» What the task requires: Reproduce the lines of the records below verbatim, starting at the line that contains "From the image" and ending at the line that contains "10.7 meters". Include both of those lines and nothing else.

-- start Items --

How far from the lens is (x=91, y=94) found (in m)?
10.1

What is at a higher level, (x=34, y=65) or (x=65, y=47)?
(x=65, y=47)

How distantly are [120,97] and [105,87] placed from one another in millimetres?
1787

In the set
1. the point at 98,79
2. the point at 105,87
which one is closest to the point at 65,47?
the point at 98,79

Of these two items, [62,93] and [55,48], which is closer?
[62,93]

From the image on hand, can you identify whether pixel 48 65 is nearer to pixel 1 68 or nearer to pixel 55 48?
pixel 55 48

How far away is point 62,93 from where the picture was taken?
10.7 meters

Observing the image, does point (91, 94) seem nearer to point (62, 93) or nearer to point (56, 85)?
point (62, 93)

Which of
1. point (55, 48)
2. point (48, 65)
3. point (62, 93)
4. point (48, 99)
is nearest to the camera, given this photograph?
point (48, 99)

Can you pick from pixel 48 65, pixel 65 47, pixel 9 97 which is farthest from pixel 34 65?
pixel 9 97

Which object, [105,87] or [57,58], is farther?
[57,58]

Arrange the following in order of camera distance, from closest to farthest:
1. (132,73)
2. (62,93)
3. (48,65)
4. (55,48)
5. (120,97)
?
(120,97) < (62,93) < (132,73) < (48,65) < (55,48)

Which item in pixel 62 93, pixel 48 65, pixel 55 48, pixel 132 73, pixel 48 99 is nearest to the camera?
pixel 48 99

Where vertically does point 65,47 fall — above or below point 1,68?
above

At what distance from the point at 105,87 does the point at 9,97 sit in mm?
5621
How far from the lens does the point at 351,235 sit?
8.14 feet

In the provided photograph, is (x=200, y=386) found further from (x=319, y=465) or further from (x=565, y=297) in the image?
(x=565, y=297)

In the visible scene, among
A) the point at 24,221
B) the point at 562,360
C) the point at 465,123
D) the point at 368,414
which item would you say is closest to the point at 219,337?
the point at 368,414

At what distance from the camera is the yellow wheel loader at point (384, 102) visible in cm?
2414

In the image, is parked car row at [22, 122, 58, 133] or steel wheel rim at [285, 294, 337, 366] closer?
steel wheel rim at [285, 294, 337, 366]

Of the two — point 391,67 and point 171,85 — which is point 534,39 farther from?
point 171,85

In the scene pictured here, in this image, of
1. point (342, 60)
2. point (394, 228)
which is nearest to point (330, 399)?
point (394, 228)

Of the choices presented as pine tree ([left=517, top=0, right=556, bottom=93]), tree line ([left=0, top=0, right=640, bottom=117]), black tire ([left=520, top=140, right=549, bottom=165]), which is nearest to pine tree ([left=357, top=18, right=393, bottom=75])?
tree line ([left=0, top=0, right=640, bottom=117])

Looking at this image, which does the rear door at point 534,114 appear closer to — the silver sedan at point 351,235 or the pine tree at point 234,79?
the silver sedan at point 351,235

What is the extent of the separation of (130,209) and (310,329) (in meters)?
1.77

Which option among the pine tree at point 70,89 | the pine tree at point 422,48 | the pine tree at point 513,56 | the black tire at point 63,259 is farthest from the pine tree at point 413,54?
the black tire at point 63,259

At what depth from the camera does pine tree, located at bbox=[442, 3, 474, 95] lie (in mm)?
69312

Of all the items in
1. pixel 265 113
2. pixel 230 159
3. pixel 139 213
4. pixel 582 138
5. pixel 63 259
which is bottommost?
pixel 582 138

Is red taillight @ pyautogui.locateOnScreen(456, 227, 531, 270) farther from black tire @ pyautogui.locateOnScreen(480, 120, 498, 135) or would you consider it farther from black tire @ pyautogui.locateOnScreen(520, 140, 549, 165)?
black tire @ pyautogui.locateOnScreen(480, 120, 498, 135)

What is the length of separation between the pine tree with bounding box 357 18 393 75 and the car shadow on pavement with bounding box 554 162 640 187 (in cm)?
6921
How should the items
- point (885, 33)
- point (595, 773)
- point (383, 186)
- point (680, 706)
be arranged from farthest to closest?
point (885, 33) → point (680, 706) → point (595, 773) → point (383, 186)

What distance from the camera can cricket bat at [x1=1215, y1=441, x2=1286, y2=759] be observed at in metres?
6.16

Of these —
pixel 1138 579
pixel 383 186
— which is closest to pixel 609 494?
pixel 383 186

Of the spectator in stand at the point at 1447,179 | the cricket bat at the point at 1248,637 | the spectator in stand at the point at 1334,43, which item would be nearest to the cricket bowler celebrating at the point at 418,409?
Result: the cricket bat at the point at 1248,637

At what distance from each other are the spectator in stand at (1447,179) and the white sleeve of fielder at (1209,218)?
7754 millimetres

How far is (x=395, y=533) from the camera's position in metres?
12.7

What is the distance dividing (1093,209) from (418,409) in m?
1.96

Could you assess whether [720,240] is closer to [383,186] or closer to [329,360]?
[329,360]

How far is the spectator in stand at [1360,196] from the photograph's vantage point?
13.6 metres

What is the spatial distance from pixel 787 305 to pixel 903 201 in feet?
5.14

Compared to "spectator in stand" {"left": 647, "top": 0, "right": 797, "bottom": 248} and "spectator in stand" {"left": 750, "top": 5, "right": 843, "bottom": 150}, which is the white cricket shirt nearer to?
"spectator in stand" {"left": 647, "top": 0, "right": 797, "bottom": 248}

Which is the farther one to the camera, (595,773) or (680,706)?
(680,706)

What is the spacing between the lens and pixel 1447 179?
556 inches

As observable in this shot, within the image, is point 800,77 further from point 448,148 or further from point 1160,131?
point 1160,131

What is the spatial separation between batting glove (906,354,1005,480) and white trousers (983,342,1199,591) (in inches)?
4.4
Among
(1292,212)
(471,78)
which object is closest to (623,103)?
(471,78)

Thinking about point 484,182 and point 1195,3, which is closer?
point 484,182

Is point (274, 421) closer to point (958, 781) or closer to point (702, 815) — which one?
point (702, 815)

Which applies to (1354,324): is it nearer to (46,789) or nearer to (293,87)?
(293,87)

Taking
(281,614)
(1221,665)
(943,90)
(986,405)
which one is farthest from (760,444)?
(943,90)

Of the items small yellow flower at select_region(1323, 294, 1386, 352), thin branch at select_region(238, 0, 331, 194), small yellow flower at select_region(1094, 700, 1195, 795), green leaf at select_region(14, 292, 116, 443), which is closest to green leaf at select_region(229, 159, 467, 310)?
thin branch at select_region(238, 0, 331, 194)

-- end Items --

» Solution to this exercise:
From the image on hand, can you identify whether pixel 48 65 is nearer to pixel 1 68 or nearer to pixel 55 48?
pixel 55 48

How far away is point 62,93 from where the picture was taken?
10.7 meters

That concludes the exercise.